Task prompt =
The entries must be retyped exactly, down to the last line.

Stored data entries
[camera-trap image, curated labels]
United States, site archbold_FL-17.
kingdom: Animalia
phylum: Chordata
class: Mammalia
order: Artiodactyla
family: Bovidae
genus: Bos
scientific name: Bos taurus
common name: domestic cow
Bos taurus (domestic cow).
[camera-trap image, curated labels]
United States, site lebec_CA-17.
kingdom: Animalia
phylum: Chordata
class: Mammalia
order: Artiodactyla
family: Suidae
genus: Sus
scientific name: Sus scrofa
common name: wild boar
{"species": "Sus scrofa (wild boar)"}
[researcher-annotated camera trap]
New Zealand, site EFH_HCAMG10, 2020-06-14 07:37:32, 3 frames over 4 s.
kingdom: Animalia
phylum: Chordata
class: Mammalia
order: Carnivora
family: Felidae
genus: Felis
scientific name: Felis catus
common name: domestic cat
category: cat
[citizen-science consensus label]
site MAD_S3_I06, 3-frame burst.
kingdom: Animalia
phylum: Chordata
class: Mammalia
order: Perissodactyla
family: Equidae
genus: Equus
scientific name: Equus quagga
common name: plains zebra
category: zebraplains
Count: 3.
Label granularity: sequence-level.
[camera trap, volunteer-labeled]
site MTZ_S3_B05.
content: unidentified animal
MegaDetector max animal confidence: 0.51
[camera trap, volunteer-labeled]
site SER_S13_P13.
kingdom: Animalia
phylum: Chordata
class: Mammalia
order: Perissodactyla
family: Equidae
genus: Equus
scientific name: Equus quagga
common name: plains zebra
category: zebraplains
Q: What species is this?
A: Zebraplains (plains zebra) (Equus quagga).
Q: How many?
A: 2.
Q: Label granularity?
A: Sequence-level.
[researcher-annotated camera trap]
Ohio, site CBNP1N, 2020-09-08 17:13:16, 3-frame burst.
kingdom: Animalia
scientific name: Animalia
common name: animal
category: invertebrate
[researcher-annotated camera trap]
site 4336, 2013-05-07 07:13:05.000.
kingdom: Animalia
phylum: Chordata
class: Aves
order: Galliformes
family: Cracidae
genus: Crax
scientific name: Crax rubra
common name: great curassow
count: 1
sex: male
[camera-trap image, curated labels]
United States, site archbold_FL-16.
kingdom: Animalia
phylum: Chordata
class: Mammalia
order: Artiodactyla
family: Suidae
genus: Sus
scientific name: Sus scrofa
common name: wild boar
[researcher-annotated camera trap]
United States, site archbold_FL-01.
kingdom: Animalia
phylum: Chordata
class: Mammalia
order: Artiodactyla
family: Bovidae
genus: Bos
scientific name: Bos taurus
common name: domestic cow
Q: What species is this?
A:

Exercise result =
[camera-trap image, curated labels]
United States, site archbold_FL-17.
kingdom: Animalia
phylum: Chordata
class: Mammalia
order: Artiodactyla
family: Bovidae
genus: Bos
scientific name: Bos taurus
common name: domestic cow
Bos taurus (domestic cow).
[camera-trap image, curated labels]
United States, site lebec_CA-17.
kingdom: Animalia
phylum: Chordata
class: Mammalia
order: Artiodactyla
family: Suidae
genus: Sus
scientific name: Sus scrofa
common name: wild boar
{"species": "Sus scrofa (wild boar)"}
[researcher-annotated camera trap]
New Zealand, site EFH_HCAMG10, 2020-06-14 07:37:32, 3 frames over 4 s.
kingdom: Animalia
phylum: Chordata
class: Mammalia
order: Carnivora
family: Felidae
genus: Felis
scientific name: Felis catus
common name: domestic cat
category: cat
[citizen-science consensus label]
site MAD_S3_I06, 3-frame burst.
kingdom: Animalia
phylum: Chordata
class: Mammalia
order: Perissodactyla
family: Equidae
genus: Equus
scientific name: Equus quagga
common name: plains zebra
category: zebraplains
Count: 3.
Label granularity: sequence-level.
[camera trap, volunteer-labeled]
site MTZ_S3_B05.
content: unidentified animal
MegaDetector max animal confidence: 0.51
[camera trap, volunteer-labeled]
site SER_S13_P13.
kingdom: Animalia
phylum: Chordata
class: Mammalia
order: Perissodactyla
family: Equidae
genus: Equus
scientific name: Equus quagga
common name: plains zebra
category: zebraplains
Q: What species is this?
A: Zebraplains (plains zebra) (Equus quagga).
Q: How many?
A: 2.
Q: Label granularity?
A: Sequence-level.
[researcher-annotated camera trap]
Ohio, site CBNP1N, 2020-09-08 17:13:16, 3-frame burst.
kingdom: Animalia
scientific name: Animalia
common name: animal
category: invertebrate
[researcher-annotated camera trap]
site 4336, 2013-05-07 07:13:05.000.
kingdom: Animalia
phylum: Chordata
class: Aves
order: Galliformes
family: Cracidae
genus: Crax
scientific name: Crax rubra
common name: great curassow
count: 1
sex: male
[camera-trap image, curated labels]
United States, site archbold_FL-16.
kingdom: Animalia
phylum: Chordata
class: Mammalia
order: Artiodactyla
family: Suidae
genus: Sus
scientific name: Sus scrofa
common name: wild boar
[researcher-annotated camera trap]
United States, site archbold_FL-01.
kingdom: Animalia
phylum: Chordata
class: Mammalia
order: Artiodactyla
family: Bovidae
genus: Bos
scientific name: Bos taurus
common name: domestic cow
Q: What species is this?
A:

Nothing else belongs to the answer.